Made to Order: Discovering monotonic temporal changes via self-supervised video ordering
This addresses the challenge of identifying consistent changes over time in videos for applications in scene and object analysis, though it is incremental in its method adaptation.
The paper tackles the problem of discovering and localizing monotonic temporal changes in image sequences by using a self-supervised video ordering proxy task, achieving state-of-the-art results on standard benchmarks.

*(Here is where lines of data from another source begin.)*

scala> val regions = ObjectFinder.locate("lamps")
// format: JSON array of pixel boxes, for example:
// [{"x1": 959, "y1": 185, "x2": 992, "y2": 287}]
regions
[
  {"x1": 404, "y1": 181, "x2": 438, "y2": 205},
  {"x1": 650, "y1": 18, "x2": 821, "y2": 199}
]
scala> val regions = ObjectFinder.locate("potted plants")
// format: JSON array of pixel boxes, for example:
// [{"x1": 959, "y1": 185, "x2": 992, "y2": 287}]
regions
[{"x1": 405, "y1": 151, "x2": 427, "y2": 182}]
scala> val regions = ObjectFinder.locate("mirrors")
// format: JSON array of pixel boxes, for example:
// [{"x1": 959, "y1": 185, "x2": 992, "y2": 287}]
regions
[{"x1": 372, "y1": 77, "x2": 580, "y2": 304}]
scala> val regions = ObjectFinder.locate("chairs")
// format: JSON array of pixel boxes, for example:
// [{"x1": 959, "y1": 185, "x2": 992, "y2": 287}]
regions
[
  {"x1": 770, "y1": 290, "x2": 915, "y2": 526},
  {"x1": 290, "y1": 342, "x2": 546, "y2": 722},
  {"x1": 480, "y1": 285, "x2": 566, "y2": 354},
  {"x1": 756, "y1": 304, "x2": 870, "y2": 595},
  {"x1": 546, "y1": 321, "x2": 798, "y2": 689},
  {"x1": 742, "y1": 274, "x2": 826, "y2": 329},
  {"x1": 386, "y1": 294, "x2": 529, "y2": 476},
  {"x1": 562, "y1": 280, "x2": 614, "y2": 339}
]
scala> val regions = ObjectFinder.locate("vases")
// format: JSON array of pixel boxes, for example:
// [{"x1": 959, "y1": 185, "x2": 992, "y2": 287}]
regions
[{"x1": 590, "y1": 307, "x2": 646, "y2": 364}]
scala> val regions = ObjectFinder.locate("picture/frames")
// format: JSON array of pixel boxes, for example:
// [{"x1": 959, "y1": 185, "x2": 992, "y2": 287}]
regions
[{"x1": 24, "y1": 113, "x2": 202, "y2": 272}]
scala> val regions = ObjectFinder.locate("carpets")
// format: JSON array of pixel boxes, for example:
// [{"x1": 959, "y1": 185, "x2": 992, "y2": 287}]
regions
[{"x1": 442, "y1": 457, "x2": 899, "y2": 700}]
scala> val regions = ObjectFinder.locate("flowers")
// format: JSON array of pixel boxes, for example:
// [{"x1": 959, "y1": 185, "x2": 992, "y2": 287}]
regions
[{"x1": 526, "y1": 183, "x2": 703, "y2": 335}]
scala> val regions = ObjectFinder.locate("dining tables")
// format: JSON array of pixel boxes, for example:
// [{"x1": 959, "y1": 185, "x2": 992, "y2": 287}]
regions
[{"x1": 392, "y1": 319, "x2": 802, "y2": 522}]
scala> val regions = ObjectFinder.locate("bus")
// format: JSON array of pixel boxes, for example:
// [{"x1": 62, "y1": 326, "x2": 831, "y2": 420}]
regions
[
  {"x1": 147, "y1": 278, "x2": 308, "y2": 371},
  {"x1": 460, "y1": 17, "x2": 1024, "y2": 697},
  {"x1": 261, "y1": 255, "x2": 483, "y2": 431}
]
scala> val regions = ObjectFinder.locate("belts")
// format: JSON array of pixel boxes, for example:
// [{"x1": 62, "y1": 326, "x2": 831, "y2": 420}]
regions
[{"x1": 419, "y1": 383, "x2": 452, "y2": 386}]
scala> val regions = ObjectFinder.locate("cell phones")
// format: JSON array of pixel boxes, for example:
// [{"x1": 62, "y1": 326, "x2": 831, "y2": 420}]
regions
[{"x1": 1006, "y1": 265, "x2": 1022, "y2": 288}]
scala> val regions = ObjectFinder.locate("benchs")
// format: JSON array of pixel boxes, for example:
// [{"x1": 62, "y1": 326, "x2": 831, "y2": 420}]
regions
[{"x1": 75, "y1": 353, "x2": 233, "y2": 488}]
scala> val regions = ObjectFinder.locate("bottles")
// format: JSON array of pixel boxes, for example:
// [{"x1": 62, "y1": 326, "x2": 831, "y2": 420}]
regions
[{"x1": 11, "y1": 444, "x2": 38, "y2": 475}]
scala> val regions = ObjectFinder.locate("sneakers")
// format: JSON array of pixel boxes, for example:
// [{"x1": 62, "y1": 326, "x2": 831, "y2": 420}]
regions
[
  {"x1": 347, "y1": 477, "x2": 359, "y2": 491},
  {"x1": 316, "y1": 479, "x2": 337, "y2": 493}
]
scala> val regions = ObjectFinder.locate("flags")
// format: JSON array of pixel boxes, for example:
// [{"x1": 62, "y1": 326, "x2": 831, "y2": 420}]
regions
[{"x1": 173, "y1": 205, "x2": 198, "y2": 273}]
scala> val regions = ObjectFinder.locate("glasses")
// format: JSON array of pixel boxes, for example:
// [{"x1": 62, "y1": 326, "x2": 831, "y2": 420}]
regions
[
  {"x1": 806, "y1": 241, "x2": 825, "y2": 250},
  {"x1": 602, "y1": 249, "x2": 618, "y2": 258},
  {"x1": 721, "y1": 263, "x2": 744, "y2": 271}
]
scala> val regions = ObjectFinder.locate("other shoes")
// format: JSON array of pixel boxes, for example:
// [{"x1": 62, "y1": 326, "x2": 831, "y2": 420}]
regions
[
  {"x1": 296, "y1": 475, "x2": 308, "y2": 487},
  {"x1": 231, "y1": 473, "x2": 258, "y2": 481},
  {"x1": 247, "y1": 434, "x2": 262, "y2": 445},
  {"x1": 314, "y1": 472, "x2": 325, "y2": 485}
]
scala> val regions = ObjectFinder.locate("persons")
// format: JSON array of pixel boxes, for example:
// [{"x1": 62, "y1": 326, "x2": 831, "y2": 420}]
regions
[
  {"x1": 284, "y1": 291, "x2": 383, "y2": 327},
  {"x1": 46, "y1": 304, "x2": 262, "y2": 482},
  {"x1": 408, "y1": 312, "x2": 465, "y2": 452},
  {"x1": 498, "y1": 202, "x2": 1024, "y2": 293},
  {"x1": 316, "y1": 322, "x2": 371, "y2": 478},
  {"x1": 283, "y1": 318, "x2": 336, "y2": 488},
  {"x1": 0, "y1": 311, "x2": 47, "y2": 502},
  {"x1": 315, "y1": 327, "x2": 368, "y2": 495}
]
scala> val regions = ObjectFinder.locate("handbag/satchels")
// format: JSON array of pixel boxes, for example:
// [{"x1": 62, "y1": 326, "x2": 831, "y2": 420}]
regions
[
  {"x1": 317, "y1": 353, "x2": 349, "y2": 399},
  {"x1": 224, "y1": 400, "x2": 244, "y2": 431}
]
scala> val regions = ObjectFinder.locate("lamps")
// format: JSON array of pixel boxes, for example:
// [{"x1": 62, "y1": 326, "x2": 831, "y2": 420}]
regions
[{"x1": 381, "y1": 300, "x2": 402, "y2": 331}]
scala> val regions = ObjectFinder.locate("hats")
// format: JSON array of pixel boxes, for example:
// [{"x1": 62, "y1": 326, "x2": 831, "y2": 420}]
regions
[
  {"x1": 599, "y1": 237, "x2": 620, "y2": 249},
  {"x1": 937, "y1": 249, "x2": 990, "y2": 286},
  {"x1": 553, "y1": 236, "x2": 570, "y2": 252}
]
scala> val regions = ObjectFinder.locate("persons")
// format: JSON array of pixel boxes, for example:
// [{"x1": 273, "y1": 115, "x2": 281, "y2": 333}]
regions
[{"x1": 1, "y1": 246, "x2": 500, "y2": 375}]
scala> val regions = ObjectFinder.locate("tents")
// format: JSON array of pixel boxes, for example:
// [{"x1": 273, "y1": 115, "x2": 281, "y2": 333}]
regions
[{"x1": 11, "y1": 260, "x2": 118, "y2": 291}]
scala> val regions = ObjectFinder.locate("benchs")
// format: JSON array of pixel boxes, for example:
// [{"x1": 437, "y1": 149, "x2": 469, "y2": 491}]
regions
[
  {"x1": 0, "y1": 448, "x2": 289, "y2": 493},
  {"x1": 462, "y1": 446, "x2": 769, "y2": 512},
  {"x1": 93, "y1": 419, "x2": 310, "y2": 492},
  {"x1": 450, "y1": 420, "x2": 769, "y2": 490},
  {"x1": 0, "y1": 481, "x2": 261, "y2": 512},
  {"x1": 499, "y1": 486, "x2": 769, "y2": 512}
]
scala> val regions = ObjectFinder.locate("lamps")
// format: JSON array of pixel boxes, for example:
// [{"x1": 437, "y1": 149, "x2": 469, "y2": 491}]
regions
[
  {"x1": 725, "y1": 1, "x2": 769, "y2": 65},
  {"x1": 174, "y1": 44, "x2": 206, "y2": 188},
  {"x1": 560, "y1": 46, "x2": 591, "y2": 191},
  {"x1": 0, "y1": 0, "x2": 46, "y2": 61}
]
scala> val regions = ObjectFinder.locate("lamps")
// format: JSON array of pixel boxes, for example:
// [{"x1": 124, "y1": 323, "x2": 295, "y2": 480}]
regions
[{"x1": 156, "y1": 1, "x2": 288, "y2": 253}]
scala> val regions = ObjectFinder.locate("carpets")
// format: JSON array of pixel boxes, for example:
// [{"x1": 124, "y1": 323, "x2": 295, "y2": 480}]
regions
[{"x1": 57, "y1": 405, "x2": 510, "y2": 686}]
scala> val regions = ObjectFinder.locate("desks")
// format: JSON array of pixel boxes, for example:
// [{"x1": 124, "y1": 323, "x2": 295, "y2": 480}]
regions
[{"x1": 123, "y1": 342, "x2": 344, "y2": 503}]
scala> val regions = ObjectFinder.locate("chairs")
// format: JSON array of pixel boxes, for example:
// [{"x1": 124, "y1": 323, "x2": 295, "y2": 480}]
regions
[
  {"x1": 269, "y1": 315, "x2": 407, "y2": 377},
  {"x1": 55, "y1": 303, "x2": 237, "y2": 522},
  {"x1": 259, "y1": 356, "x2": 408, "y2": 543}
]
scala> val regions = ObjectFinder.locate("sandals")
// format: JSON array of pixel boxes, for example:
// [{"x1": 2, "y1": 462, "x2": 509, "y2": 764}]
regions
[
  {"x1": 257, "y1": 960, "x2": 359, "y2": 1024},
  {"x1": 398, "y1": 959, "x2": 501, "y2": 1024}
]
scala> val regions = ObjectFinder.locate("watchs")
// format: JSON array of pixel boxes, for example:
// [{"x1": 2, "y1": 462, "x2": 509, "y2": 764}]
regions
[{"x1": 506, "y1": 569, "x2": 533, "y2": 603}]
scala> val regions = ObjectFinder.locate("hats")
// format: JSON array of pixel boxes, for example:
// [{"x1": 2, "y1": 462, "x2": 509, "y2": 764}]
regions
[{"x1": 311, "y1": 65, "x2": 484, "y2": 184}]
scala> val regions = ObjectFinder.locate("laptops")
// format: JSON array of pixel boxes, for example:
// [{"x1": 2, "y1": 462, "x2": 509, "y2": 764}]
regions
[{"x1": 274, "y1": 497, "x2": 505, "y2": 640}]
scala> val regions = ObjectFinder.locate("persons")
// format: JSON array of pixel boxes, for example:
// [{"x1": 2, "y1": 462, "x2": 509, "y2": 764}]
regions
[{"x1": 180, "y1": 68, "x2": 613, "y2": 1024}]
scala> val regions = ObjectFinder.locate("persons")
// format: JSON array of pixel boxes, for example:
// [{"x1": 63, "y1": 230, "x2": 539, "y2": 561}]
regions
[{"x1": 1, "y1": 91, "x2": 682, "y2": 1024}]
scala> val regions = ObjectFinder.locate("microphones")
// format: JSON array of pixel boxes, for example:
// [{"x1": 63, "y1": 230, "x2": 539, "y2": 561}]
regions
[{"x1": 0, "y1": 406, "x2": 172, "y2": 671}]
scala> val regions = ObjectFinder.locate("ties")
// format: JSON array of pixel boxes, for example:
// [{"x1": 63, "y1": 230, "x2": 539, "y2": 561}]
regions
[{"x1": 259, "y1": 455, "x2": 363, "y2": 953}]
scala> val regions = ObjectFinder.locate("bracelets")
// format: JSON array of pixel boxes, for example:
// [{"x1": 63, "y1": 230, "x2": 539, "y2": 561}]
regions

Our objective is to discover and localize monotonic temporal changes in a sequence of images. To achieve this, we exploit a simple proxy task of ordering a shuffled image sequence, with `time' serving as a supervisory signal, since only changes that are monotonic with time can give rise to the correct ordering. We also introduce a transformer-based model for ordering of image sequences of arbitrary length with built-in attribution maps. After training, the model successfully discovers and localizes monotonic changes while ignoring cyclic and stochastic ones. We demonstrate applications of the model in multiple domains covering different scene and object types, discovering both object-level and environmental changes in unseen sequences. We also demonstrate that the attention-based attribution maps function as effective prompts for segmenting the changing regions, and that the learned representations can be used for downstream applications. Finally, we show that the model achieves the state-of-the-art on standard benchmarks for image ordering.